I have a graph consisting of about 35,000 nodes represented in plain text:
node1 -> node35000
node29420 -> node35000
node2334 -> node4116
...
I’d like to trim it down by removing nodes that are not part of a chain at least three long. So if I had only
1 -> 2;
2 -> 3;
3 -> 4;
0 -> 4;
I’d like to keep 1, 2, 3, and 4 (since 1 -> 2 -> 3 -> 4 is four nodes long) but discard 0, that is, remove 0 -> 4.
Any idea of a good way to do this? I tried a combination of Perl and shell functions but I think I need a better approach. Unless maybe there are tools to do this already? The data is in graphviz format but I didn’t see any tools in that suite relevant to the task at hand.
Oh, and if there’s an easy way to do something like this I’m open to suggestions — it doesn’t need to be exactly the task I suggested.

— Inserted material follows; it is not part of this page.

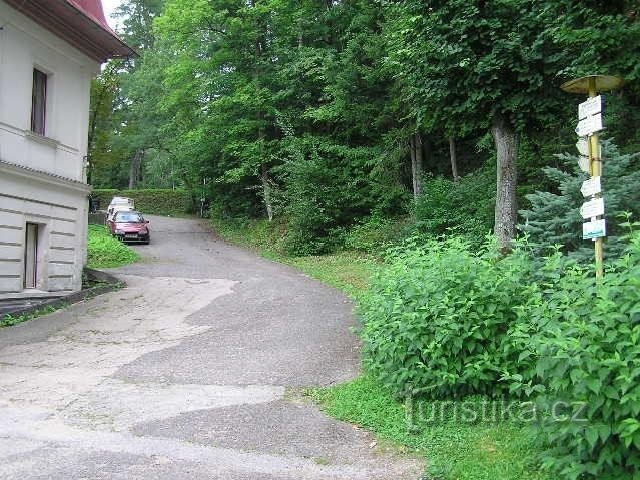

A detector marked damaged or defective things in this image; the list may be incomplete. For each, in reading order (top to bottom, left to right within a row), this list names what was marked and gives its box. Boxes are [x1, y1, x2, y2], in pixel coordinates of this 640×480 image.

cracked pavement [1, 216, 424, 478]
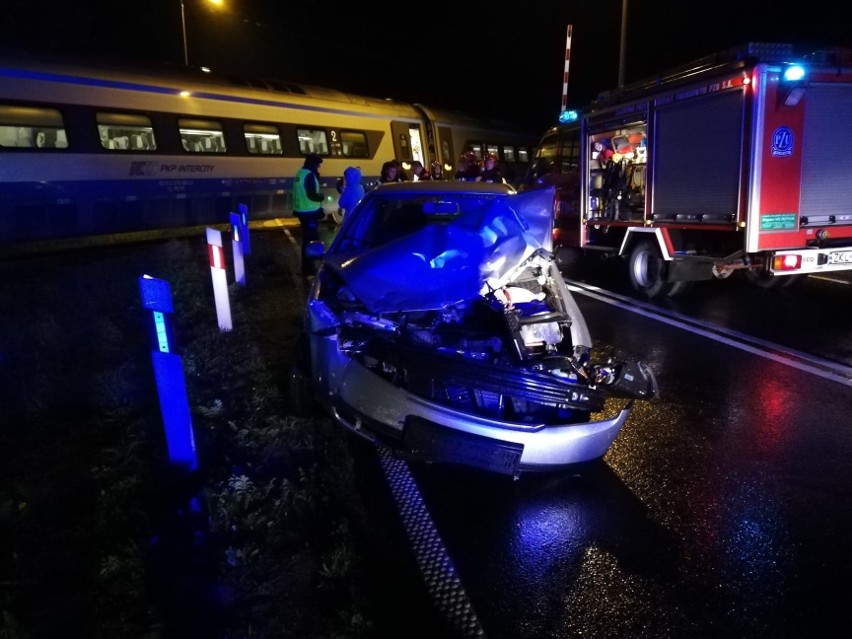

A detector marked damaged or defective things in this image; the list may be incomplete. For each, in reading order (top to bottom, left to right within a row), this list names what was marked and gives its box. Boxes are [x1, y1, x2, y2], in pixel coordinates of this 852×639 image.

crushed car hood [322, 188, 556, 312]
damaged silver car [288, 182, 660, 478]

I’m just looking for a way to remove most of the noise surrounding the big clumps (which are rare and mostly just a few intersecting chains).
Supposing that any given node can have arbitrarily many predecessors or successors, then in-degree and out-degree of nodes is irrelevant to solving the problem.
Following is a simple O(N+E) algorithm for all graphs of N nodes and E edges, under the path-length-3 criterion. This algorithm can be easily implemented in Perl or C. The method is based on a definition and an assertion: Define a “made node” as any node that has a parent and child (predecessor and successor). Every node that will be kept is a made node or is a parent or child of a made node.
Initialize a status array S[Nmax] to all zeroes. Nmax is the maximum node number. If Nmax is not known at outset, read all the data and find it out.
Read in the given list of edges. Each input item specifies a directed edge (p, q) from node p to node q. For each (p, q) item that is read in: Set S[p] to S[p] | 1 to denote that p has a child, and set S[q] to S[q] | 2 to denote that q has a parent. (After this step, every made node n has S[n] == 3.)
Read the list of edges again. For each (p, q) item that is read in: If (S[p]==3) or (S[q] == 3) output edge (p,q).
To extend this method to path length K other than 3, keep the edge list in memory, maintain Sp[] and Sc[] with lengths of parent chains and child chains, and perform K/2 extra passes. Might be possible to do in time O(N+K*E).
The problem does not specify whether the graph is a DAG (directed acyclic graph) but the example given is a DAG. For K>3, it may make a difference.
Update 1 Here’s a more precise statement of a K>3 algorithm, with H[i].p and H[i].q being endpoints of edge #i, and pc[j], cc[j] being lengths of predecessor and successor chains about node j. Also, let E = # of edges; N = # of nodes; and K = desired min chain length for keeping an edge.
Read E edge data entries into H[ ] array. Set all pc[j], cc[j] entries to 0.
For i = 1 to E, set cc[H[i].p]=1 and pc[H[i].q]=1.
For j = 1 to K+1, { for i = 1 to E, { Let p=H[i].p and q=H[i].q. Set cc[p] = max(cc[p], 1+cc[q]) and pc[q] = max(pc[q], 1+pc[p]). } }
For i = 1 to E, { Let p=H[i].p and q=H[i].q. Output edge (p,q) if pc[p]+cc[p]+1 >= K and pc[q]+cc[q]+1 >= K.}
This method can make mistakes if graph is not a DAG and contains short looped paths. For example, if graph edges include (1,2) and (2,1) and no other nodes link to nodes 1 or 2, then neither of those edges should be output; but we end up with K+2 for cc[] and pc[] of those nodes, so they get output anyway.